Vol.13 空気清浄機最前線 花粉と戦うために

写真)スギ花粉イメージ図
出典)flickr:photo by mayfly jpn

まとめ
  • 国民の3人に1人は花粉症を発症している。
  • 最新空気清浄機はイオンによる花粉無力化などアピール。
  • AI搭載モデル等も登場、多様な機能が消費者に受け入れられている。

くしゃみ、鼻水、目のかゆみ・・・つらい花粉症の季節がやってきました。
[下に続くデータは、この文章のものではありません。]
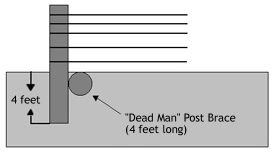 Illustration showing a dead man brace. Post is 4 ft. deep. The dead man post brace is 4 ft. long.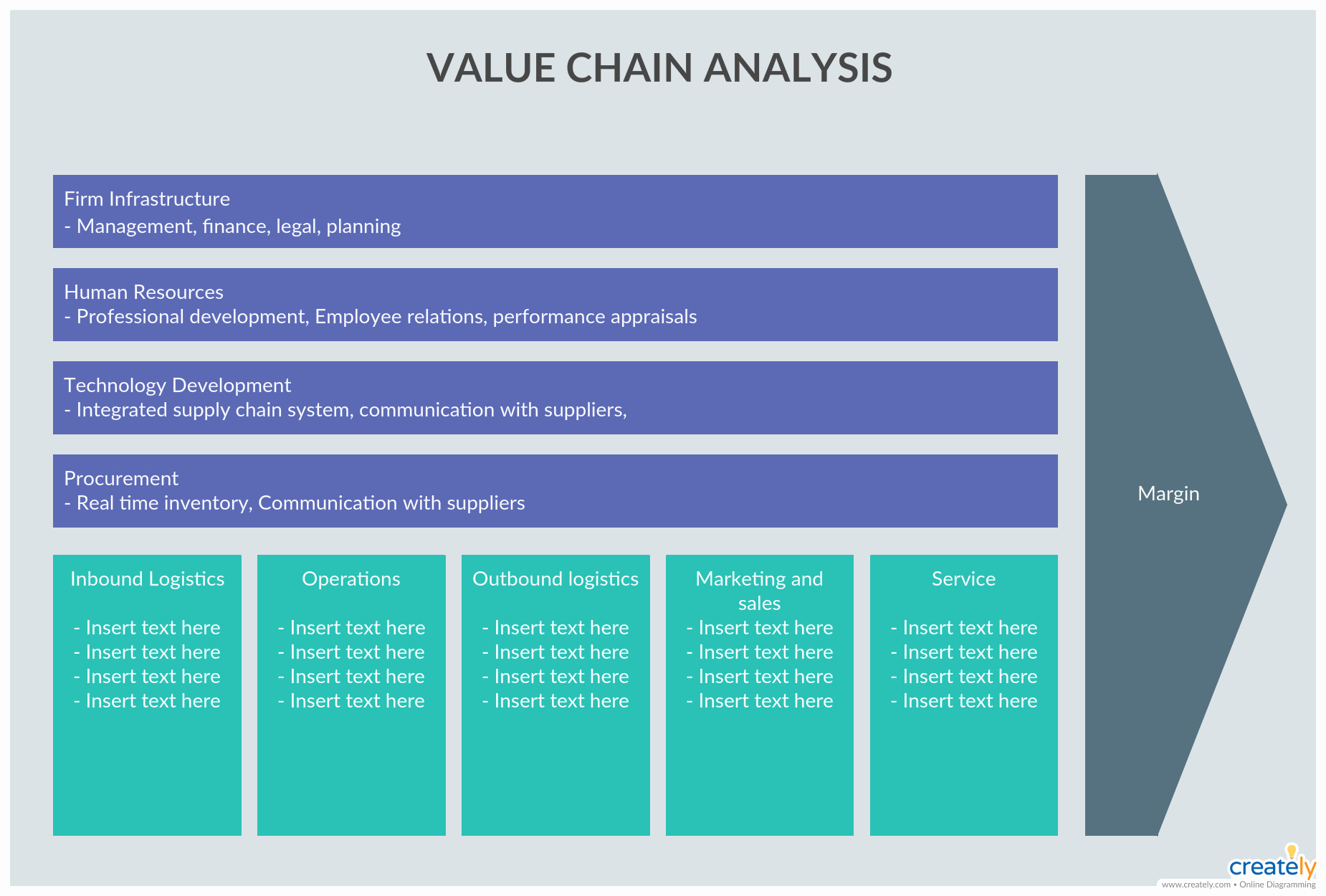 Value Chain Analysis Template Fresh Value Chain Analysis Example by Managing the Initial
日本の国民病ともいわれる花粉症の有病率は29.8%、15歳~50代では30%を超えており、3人に1人は発症しているとのデータがあります。(環境省「花粉症環境保健マニュアル」)。現在の医学では根治が難しく長い年月に渡ってつらい症状に悩まされる厄介な病です。そして今年、青森、岩手、宮城や東京、神奈川、愛知、奈良、島根、高知各都県の飛散量は去年に比べ“非常に多い”と予測されています。

図)2018年の花粉飛散量予測
図)2018年の花粉飛散量予測

出典)日本気象協会

そんな花粉症に必須な家電といえば、空気清浄機。花粉はもちろん、ウイルスやPM2.5などの除去ができる、とのうたい文句で消費者の関心を集めています。日本での空気清浄機の普及率は42.0%に達し、続々と最新機種が発表されています。(平成26年総務省統計局調べ、2人以上の世帯)今回は、そんな空気清浄機最前線をご紹介します。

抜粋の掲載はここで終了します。